Although the UN is an "extremely risk-exposed organization" with its staff working in exceptional circumstances, such as conflict and natural catastrophes, she stressed that "there is no excuse for having poor internal control mechanisms and for tolerating mismanagement" because "we are handling public money and considerable funds and should care about that as if it was our own money."
In January 2006, the OIOS Procurement Task Force (PTF) was set up in response to the release of the 2005 Oil-for-Food report, which found both misadministration and evidence of corruption.
The PTF, whose funding has been extended by the General Assembly until the end of this year, was created specifically to tackle challenges faced by the UN. It was established within OIOS so that its independence can be safeguarded under the resolution creating OIOS which grants the body operational independence, Ms. Ahlenius said.
To date, the PTF has submitted 25 reports which have found instances of mismanagement, fraud and corruption within the UN.
One of these cases, she pointed out, involved Sanjaya Bahel, a former senior United Nations procurement official, who was found guilty in a United States court last June of fraud. His conviction was obtained by the authorities "following evidence mainly found in the PTF report," she said.
Given that PTF, although an "integral part" of OIOS, is a pilot and therefore not a permanent body, the Under-Secretary-General said that measures are being taken to bolster and restructure the Office's investigation division.
One step being taken, she said, is to create specialized team functions in the division to reflect the two types of cases that are reported to OIOS: sexual exploitation and abuse cases; and financial, economic and administrative offences.
Additionally, Ms. Ahlenius said that she plans to relocate investigators currently in peacekeeping missions to three regional centres - New York, Vienna and Nairobi - comprising 110 posts.

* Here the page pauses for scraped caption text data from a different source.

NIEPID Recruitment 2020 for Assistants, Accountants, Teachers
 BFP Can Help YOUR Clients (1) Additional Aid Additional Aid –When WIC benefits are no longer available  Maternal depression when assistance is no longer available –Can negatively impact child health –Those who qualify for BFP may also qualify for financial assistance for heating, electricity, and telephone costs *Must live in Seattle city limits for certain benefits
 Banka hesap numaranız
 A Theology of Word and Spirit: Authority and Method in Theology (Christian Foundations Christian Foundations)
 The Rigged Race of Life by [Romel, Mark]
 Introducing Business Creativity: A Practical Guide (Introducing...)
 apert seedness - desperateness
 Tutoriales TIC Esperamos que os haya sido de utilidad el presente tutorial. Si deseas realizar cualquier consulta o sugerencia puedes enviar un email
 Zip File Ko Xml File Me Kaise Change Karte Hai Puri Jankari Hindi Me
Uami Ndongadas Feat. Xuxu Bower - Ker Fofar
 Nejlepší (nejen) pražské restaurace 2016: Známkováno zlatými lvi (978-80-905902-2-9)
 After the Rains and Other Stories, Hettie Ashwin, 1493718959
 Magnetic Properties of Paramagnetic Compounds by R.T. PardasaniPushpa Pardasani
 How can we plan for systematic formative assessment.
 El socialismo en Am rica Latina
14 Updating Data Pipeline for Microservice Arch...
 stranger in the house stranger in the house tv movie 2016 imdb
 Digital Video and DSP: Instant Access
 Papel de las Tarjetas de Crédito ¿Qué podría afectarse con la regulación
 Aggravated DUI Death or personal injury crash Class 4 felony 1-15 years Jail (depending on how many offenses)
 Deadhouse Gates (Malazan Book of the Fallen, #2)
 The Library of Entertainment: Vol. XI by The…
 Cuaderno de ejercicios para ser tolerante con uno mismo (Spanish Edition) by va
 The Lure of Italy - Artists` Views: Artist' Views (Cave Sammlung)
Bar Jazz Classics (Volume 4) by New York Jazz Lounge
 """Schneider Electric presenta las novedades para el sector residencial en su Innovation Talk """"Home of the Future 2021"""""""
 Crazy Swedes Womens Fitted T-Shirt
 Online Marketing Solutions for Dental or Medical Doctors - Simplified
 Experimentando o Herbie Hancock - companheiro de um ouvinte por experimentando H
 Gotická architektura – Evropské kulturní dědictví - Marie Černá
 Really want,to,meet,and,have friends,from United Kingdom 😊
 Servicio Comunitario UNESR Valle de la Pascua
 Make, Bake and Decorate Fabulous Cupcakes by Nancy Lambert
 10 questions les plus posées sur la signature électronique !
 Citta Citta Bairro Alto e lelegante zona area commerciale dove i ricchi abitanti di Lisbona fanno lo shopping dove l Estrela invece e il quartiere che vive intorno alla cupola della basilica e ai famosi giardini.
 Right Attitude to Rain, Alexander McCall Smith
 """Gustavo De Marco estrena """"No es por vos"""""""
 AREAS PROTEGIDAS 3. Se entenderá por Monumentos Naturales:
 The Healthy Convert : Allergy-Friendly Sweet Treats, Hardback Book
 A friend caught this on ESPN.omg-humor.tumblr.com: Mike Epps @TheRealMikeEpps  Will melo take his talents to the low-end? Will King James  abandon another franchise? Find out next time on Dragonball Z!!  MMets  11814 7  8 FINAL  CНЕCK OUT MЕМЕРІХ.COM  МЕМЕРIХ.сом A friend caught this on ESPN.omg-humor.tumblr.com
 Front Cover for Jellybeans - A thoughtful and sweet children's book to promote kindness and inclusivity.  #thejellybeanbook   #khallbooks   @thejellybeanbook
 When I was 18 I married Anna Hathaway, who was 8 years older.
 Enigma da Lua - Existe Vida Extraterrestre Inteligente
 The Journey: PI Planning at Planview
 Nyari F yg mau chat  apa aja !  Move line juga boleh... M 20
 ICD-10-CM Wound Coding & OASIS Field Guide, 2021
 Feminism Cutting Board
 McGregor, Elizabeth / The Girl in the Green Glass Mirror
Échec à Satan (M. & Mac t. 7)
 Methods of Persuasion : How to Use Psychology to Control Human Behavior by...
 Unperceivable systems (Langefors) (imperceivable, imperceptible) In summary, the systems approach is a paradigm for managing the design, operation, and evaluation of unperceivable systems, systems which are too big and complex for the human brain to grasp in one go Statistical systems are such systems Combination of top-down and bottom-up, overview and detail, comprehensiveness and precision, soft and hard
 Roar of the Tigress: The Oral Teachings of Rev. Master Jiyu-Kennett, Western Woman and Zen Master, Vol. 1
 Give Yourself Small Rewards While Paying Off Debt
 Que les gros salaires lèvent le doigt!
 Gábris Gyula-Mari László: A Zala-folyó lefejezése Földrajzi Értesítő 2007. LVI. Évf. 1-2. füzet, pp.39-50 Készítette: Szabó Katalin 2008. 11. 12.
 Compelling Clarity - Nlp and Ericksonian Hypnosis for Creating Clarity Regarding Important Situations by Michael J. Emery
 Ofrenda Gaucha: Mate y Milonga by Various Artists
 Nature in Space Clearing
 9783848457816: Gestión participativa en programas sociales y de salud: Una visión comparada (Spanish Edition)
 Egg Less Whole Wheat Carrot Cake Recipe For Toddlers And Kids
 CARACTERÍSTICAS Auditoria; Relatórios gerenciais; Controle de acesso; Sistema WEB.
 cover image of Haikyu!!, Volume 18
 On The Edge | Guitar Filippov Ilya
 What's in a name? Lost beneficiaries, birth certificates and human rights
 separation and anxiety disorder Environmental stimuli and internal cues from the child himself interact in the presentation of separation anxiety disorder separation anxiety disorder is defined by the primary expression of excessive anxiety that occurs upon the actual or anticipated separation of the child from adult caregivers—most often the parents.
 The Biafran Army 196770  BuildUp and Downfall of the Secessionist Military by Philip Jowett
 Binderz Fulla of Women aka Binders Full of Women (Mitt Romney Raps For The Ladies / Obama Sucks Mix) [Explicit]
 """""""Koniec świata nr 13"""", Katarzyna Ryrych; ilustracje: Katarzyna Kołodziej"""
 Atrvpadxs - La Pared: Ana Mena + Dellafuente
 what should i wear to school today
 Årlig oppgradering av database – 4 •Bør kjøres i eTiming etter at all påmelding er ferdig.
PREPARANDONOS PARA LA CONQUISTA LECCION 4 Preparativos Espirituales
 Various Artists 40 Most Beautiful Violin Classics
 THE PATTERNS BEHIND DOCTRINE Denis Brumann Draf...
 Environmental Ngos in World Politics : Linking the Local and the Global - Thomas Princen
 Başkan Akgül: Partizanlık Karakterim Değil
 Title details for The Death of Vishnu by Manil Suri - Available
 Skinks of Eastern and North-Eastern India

She has received support for this proposal from the Department of Field Support (DFS), she said, and pending the approval of the General Assembly, "I am confident that by the end of this year, I will have established within OIOS a permanent and specialized capacity to effectively deal with sexual exploitation abuse cases, as well as financial, economic and administrative offences and crimes," she said at the press briefing.